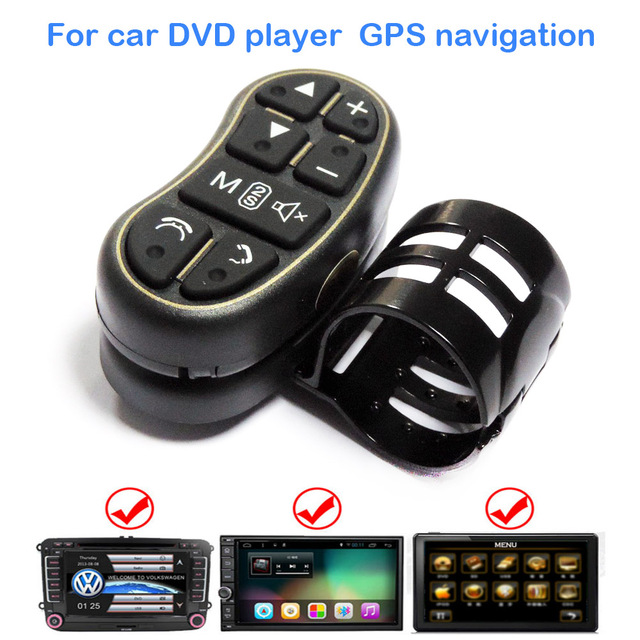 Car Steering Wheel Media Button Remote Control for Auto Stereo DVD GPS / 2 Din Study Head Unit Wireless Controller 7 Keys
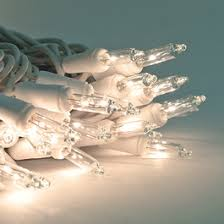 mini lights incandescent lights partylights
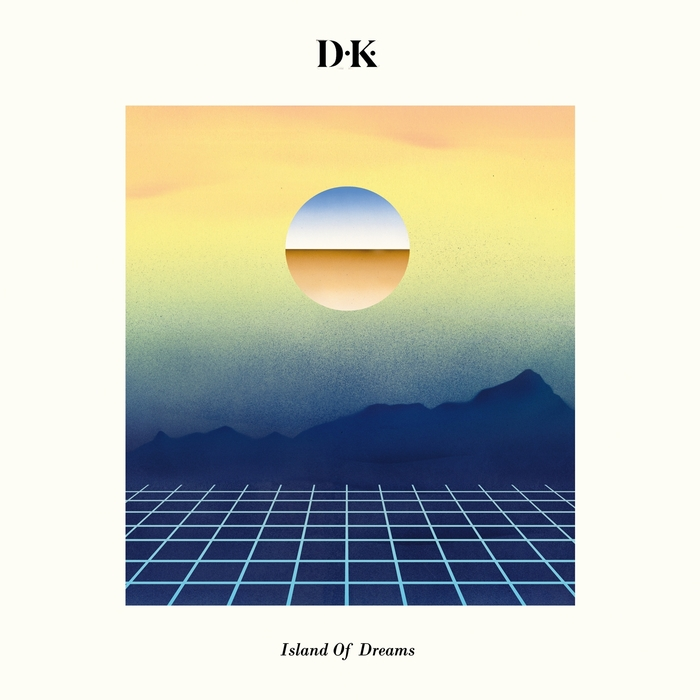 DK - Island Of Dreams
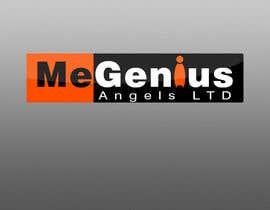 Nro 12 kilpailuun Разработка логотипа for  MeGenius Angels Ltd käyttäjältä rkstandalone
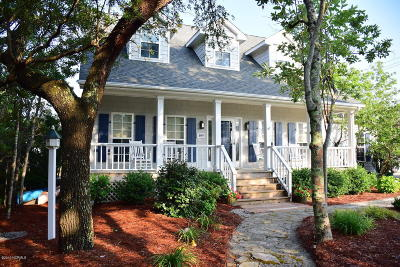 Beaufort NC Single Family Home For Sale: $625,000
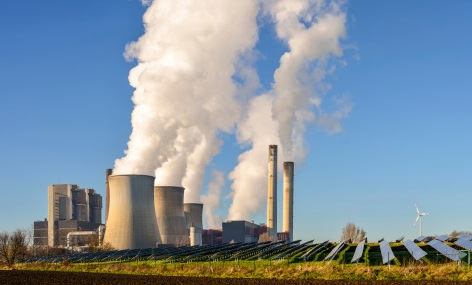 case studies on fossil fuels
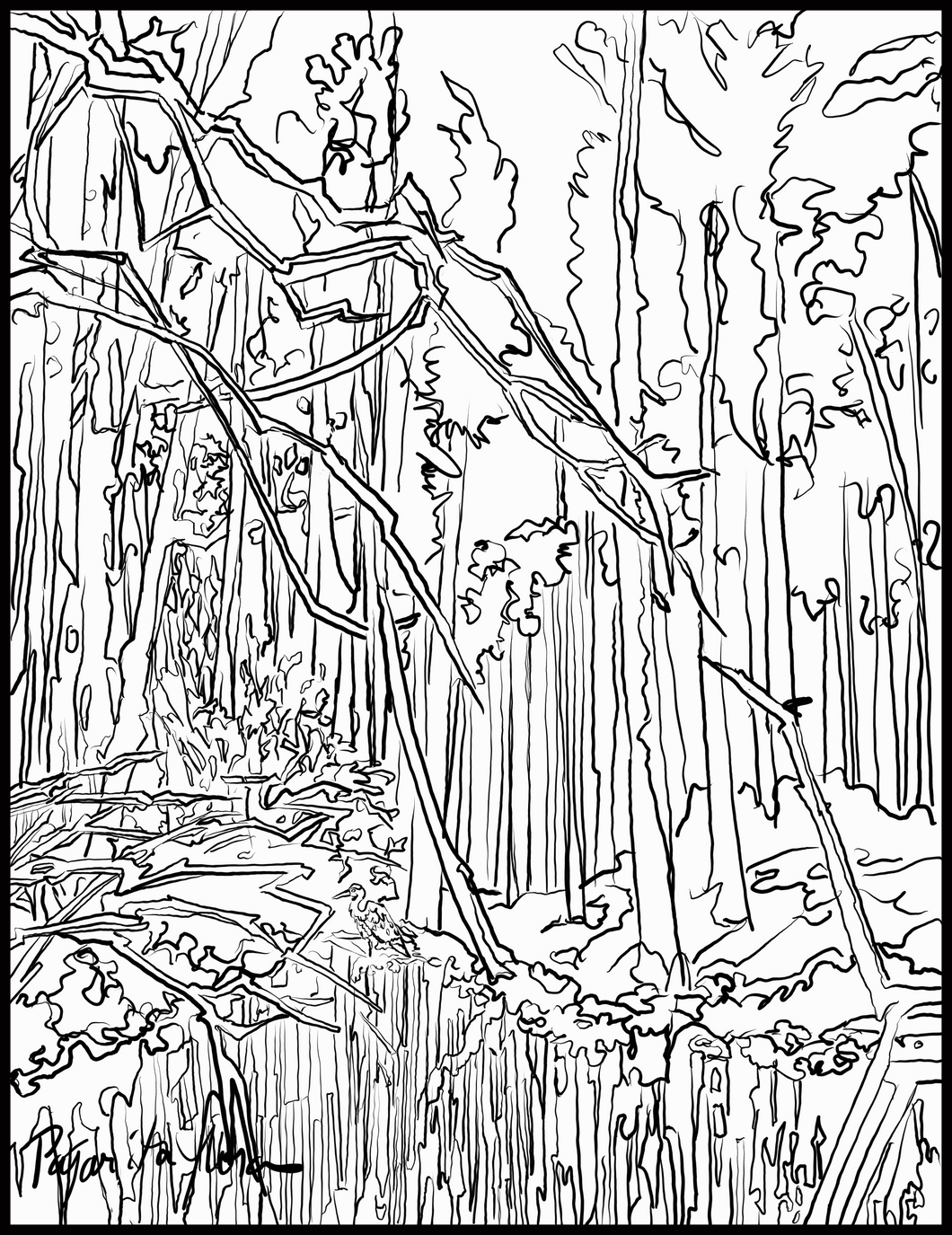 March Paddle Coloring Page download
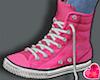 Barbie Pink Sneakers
--- --- ---
◆ TASK INSTRUCTIONS
Pictures are to be left out; the answer must otherwise be exactly the lines from the one with "March Paddle Coloring Page download" through the final line of the entries above, both included.

◆ EXPECTED OUTPUT
 March Paddle Coloring Page download
 Barbie Pink Sneakers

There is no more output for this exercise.